Muir: “Oh, yes it is. It’s exactly what it is. And it’s no kid’s game either. This is a whole other game. And it’s serious and it’s dangerous. And it’s not one you want to lose.”
Memorable Scene
After an asset is killed, Bishop confronts Muir on a rooftop about the morals of what they do and why they do it. See also: Memorable Quote; Making of.
Technical Wizardry
The cinematography and editing haven’t yet reached the crazed heights Tony Scott would later display in Man on Fire and Domino, but it’s not without its affects. The flashbacks occur in a few different eras, so Scott decided to give each period a distinct look to remind the viewer of that time. For example, Vietnam is desaturated to a “strange sepia green”, while the colours in Beirut are heightened to mimic news clips from 1985. Conversely, Scott found the talky scenes within the CIA to be the “most challenging part of the movie” — without all his usual tricks, he had to rely on the quality of his actors to bring the scenes to life.

Making of
For the Berlin rooftop confrontation between Muir and Bishop, Tony Scott asked for more money to rent a helicopter. The producers refused — not unreasonably, when you consider it’s a dialogue scene. But Scott believed it was important and so rented the helicopter with his own money. Robert Redford was reportedly baffled by Scott’s use of a helicopter to film such an intimate conversation, but when he saw the final result he was impressed by how dynamic it made the scene.

What the Critics Said
“beneath the film’s nostalgic veneer and tooth-rattling visual and aural effects lies a mature ambiguity that’s unusual for a holiday blockbuster — and all but unheard of in a Tony Scott movie. […] the portrayal of Muir, Bishop, and their employers as significantly less than moral beacons makes the film surprisingly demanding as a whole.
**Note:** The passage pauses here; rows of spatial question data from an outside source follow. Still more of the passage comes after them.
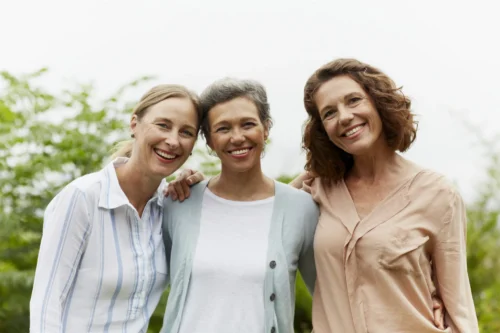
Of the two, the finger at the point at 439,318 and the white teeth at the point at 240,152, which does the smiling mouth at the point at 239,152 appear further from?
the finger at the point at 439,318

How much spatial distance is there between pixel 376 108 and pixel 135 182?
1215 mm

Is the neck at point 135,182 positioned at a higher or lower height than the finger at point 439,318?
higher

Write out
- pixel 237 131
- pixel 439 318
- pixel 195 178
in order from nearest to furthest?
1. pixel 439 318
2. pixel 237 131
3. pixel 195 178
Rather than requiring us to take its desperate heroes and their dubious redemption entirely at face value, Spy Game slips in a refreshing dose of uncertainty with its cinematic jolts.” — Mark Holcomb, The Village Voice
What the Public Say
“I have seen it three times now, and I still don’t have a full grasp of all the phone calls and cutaways and violent edits. This aspect, rather than being a distraction, is one of the film’s virtues. The idea is that Redford’s Nathan Muir is so smart that he is hoodwinking the CIA. Part of the game that the movie plays is that we the viewers are given just enough of a hint that we can appreciate his cleverness, but even we aren’t intended to fully ‘get it’. Tony Scott’s hectic, pulse-pounding visual style is largely responsible for this mesmerizing and confusing effect. Similar to (but far superior to) Guy Ritchie’s penchant for seemingly random visual tampering, Scott hits more often than he misses in Spy Game” — Ian Kay, Taking a Look

Spy Game is not normally considered the pinnacle in the careers of anyone involved, but there’s something about it that really works for me. In part it’s the chemistry between Redford and Pitt, a pair of actors who look like they could be father and son and exude a similar level of connection. The dual timeline structure keeps things rattling along, with Redford entertainingly running rings round the CIA in the present, while the flashbacks consider “the greater good” — how far should they go, and is it ever worth it? Possibly such questions weren’t appreciated on the film’s immediately-after-9/11 initial release, but they’ve since become more relevant than ever.